▶ **What you are asked to do**
Give back the records below exactly, every one, with no pictures.

▶ **Source material**
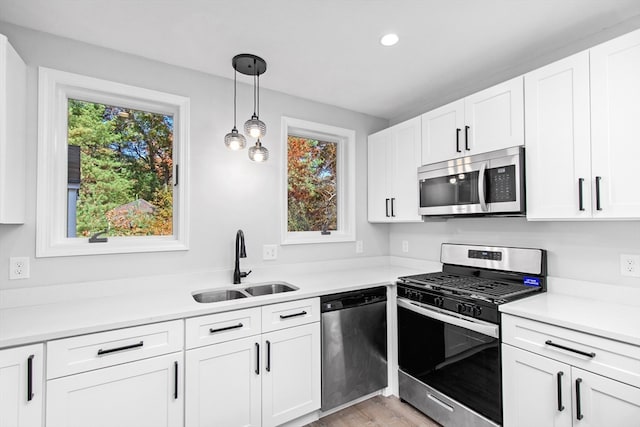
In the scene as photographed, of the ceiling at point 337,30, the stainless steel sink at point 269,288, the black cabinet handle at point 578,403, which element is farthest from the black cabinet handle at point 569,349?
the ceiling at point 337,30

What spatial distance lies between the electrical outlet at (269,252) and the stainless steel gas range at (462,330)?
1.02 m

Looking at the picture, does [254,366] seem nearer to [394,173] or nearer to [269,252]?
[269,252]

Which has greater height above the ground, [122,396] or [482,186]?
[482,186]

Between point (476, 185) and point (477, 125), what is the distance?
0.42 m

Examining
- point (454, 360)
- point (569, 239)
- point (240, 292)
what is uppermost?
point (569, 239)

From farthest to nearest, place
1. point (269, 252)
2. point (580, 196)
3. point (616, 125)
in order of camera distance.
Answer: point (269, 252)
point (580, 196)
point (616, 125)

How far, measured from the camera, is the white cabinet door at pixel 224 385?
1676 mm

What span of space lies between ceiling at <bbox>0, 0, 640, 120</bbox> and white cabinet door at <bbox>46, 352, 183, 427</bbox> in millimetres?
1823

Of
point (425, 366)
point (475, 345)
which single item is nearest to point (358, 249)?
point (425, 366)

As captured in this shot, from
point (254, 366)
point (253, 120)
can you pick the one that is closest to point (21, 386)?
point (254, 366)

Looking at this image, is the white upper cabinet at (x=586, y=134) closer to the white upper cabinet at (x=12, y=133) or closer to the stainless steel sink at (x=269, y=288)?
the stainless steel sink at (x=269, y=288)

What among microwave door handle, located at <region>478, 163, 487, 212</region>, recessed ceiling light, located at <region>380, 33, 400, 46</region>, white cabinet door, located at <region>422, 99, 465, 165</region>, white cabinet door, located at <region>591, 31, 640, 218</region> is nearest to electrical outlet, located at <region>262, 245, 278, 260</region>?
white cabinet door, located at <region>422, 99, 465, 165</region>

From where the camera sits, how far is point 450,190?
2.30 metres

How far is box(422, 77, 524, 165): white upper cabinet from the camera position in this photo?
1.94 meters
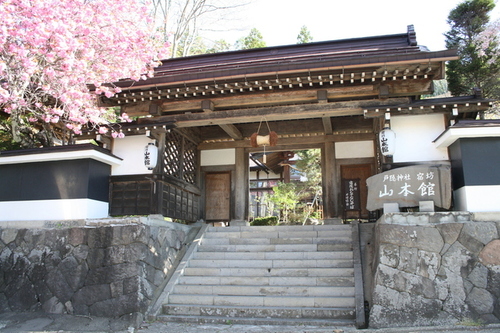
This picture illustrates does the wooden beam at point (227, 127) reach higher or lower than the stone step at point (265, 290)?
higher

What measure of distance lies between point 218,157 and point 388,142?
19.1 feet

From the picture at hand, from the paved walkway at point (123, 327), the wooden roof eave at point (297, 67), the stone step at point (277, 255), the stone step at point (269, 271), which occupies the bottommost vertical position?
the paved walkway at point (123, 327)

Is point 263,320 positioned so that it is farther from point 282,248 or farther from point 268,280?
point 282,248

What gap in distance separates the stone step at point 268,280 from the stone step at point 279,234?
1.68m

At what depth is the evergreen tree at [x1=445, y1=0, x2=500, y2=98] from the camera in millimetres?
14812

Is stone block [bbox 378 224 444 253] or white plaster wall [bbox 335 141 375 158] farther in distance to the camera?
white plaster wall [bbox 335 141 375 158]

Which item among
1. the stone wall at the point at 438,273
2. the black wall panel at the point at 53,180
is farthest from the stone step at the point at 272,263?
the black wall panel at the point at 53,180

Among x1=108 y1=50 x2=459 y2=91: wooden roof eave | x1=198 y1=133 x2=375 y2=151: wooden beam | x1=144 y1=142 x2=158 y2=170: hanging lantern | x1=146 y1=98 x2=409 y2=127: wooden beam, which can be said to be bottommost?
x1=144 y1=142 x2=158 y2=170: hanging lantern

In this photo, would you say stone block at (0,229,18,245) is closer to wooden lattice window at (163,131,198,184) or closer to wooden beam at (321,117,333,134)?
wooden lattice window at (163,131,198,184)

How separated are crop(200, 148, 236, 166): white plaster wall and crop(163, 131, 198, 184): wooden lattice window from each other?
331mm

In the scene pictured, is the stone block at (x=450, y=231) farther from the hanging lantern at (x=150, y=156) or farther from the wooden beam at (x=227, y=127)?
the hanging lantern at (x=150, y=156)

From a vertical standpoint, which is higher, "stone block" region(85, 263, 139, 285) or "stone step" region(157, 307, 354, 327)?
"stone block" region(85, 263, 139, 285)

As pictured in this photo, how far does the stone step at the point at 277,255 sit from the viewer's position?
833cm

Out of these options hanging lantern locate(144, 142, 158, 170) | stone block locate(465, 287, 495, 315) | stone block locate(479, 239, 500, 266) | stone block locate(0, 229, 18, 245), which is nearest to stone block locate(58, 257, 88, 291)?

▶ **Answer to the task**
In the scene as photographed, of the ceiling at point 337,30, the stainless steel sink at point 269,288, the black cabinet handle at point 578,403, which element is farthest from the black cabinet handle at point 569,349?
the ceiling at point 337,30

What spatial distance lies between the electrical outlet at (269,252) and the stainless steel gas range at (462,330)?
1.02 m

Looking at the picture, does [254,366] seem nearer to [394,173] or nearer to [269,252]?
[269,252]

Which has greater height above the ground, [122,396] or [482,186]?
[482,186]

Between point (476, 185) and point (477, 125), what is the distance?
0.42 m

Examining
- point (454, 360)
- point (569, 239)
- point (240, 292)
what is uppermost?
point (569, 239)

From farthest to nearest, place
1. point (269, 252)
2. point (580, 196)
3. point (616, 125)
in order of camera distance.
Answer: point (269, 252)
point (580, 196)
point (616, 125)

How far, measured from the camera, is the white cabinet door at pixel 224 385?
1676 mm

What span of space lies between ceiling at <bbox>0, 0, 640, 120</bbox> and white cabinet door at <bbox>46, 352, 183, 427</bbox> in millimetres?
1823

Of
point (425, 366)
point (475, 345)
which single item is nearest to point (358, 249)?
point (425, 366)

As captured in this shot, from
point (254, 366)
point (253, 120)
can you pick the one that is closest to point (21, 386)?
point (254, 366)

Looking at this image, is the white upper cabinet at (x=586, y=134) closer to the white upper cabinet at (x=12, y=133) or closer to the stainless steel sink at (x=269, y=288)?
the stainless steel sink at (x=269, y=288)

What among microwave door handle, located at <region>478, 163, 487, 212</region>, recessed ceiling light, located at <region>380, 33, 400, 46</region>, white cabinet door, located at <region>422, 99, 465, 165</region>, white cabinet door, located at <region>591, 31, 640, 218</region> is nearest to electrical outlet, located at <region>262, 245, 278, 260</region>?
white cabinet door, located at <region>422, 99, 465, 165</region>

From where the camera sits, how far is point 450,190?
2.30 metres

How far is box(422, 77, 524, 165): white upper cabinet from the camera position in this photo?
1.94 meters
This picture illustrates does the wooden beam at point (227, 127) reach higher or lower than the stone step at point (265, 290)?
higher

What measure of distance lies between point 218,157 and point 388,142?
19.1 feet

From the picture at hand, from the paved walkway at point (123, 327), the wooden roof eave at point (297, 67), the stone step at point (277, 255), the stone step at point (269, 271), which occupies the bottommost vertical position?
the paved walkway at point (123, 327)

Is point 263,320 positioned so that it is farther from point 282,248 or farther from point 268,280?
point 282,248

What gap in distance separates the stone step at point 268,280 from the stone step at point 279,234?
1.68m

At what depth is the evergreen tree at [x1=445, y1=0, x2=500, y2=98] from the camera in millimetres?
14812

Is stone block [bbox 378 224 444 253] or white plaster wall [bbox 335 141 375 158] farther in distance to the camera?
white plaster wall [bbox 335 141 375 158]

Which item among
1. the stone wall at the point at 438,273
2. the black wall panel at the point at 53,180
is farthest from the stone step at the point at 272,263?
the black wall panel at the point at 53,180

Among x1=108 y1=50 x2=459 y2=91: wooden roof eave | x1=198 y1=133 x2=375 y2=151: wooden beam | x1=144 y1=142 x2=158 y2=170: hanging lantern | x1=146 y1=98 x2=409 y2=127: wooden beam, which can be said to be bottommost?
x1=144 y1=142 x2=158 y2=170: hanging lantern

In this photo, would you say stone block at (0,229,18,245) is closer to wooden lattice window at (163,131,198,184) or closer to wooden beam at (321,117,333,134)?
wooden lattice window at (163,131,198,184)

How separated are crop(200, 148, 236, 166): white plaster wall and crop(163, 131, 198, 184): wooden lattice window from each other?
331mm

In the scene pictured, is the stone block at (x=450, y=231) farther from the hanging lantern at (x=150, y=156) or farther from the wooden beam at (x=227, y=127)?
the hanging lantern at (x=150, y=156)

From a vertical standpoint, which is higher, "stone block" region(85, 263, 139, 285) or "stone step" region(157, 307, 354, 327)?
"stone block" region(85, 263, 139, 285)

As pictured in this photo, how far does the stone step at the point at 277,255 sit from the viewer's position?
833cm

Out of these options hanging lantern locate(144, 142, 158, 170) | stone block locate(465, 287, 495, 315) | stone block locate(479, 239, 500, 266) | stone block locate(0, 229, 18, 245), which is nearest to stone block locate(58, 257, 88, 291)?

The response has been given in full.